Since \(\vec{F}_x\) is always parallel (or anti-parallel) to \(d\vec{x}\), we can simplify Equation (3) to

$$W=\int{F_xdx},$$

if \(\vec{F}_x\) is pointing in the same direction as \(d\vec{x}\). (If \(\vec{F}_x\) is pointing in the opposite direction to \(dx\), we can just add a minus sign in front of the integral.) We'll restrict our attention to problems in which the force applied to the object is constant. Given this assumption, we can further simplify the integral to

$$W=F_x\int{dx}=F_xΔx.\tag{4}$$

Since \(F_x\) is constant, we can simplify Newton's second law (so that it is expressed in terms of accelleration instead of the time rate-of-change of momentum) and substitute \(ma_x\) in place of \(F_x\) to get

$$W=ma_xΔx.\tag{5}$$

Also, recall that the equations of kinematics apply to any object moving at a constant acelleration. Since we have chosen to restrict our attention to objects acted upon by a constant force, the x-component of accelleration \(a_x\) must also be constant.

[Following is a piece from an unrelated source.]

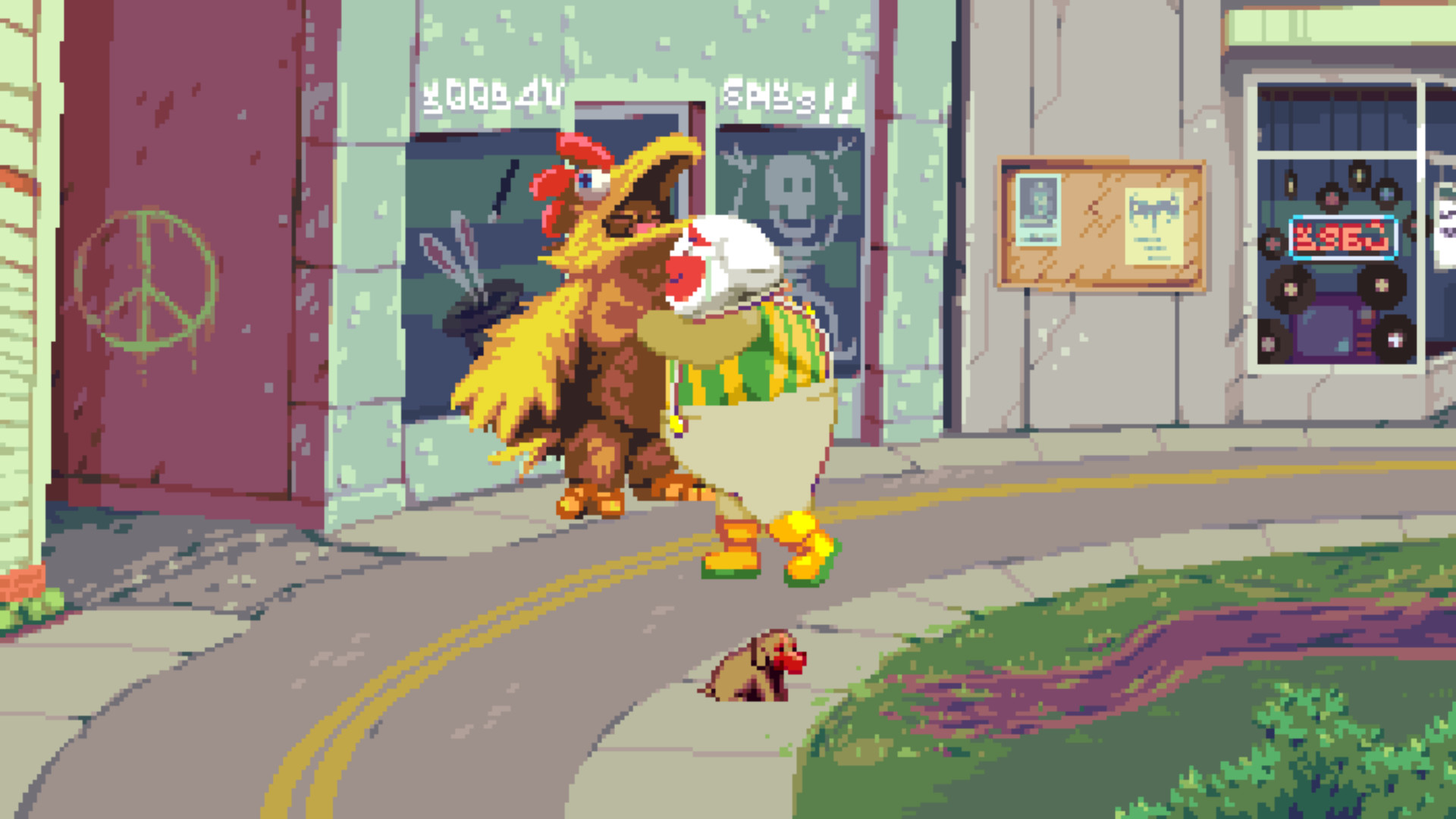 Dropsy screenshot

This means that we can use the following equation from kinematics (in fact, we could use any of the equations from kinematics since they all apply to any object moving with a constant acelleration) to describe the object's motion:

$$v_f^2=v_i^2+2a_xΔx.$$

If we algebraically manipulate the above equation in order to solve for \(Δx\), we get

$$Δx=\frac{v_f^2-v_i^2}{2a_x}.$$

Substituting this result into Equation (5), we have

$$W=ma_x(\frac{v_f^2-v_i^2}{2a_x})=m(\frac{v_f^2-v_i^2}{2})=\frac{1}{2}mv_f^2-\frac{1}{2}mv_i^2=ΔKE.\tag{6}$$

What we have essentially just proved to ourselves is that there is some relationship between the work done on an object and that object's change in energy. Or to be more technical, we've shown that work is an energy transfer mechanism: a way of transfering energy into and out of an object. In this proof in particular, we've shown that whenever a force \(\vec{F}\) acts on an object as that object is being displaced but whose altitude (or height) isn't changing, then that force \(\vec{F}\) transfers kinetic energy into or out of the object (depending on whether \(W=ΔKE\) is positive or negative). Equation (6) is called the *work kinetic-energy theorem*. In the next lesson, we'll prove that if an object (initially at a height \(y_i\)) moves along any trajectory until it reaches a different height \(y_f\), the force of gravity \(\vec{F}_g\) transfers energy into or out of the object. But it *does not* transfer kinetic energy into or out of the object; instead, it only transfers potential energy into or out of the object.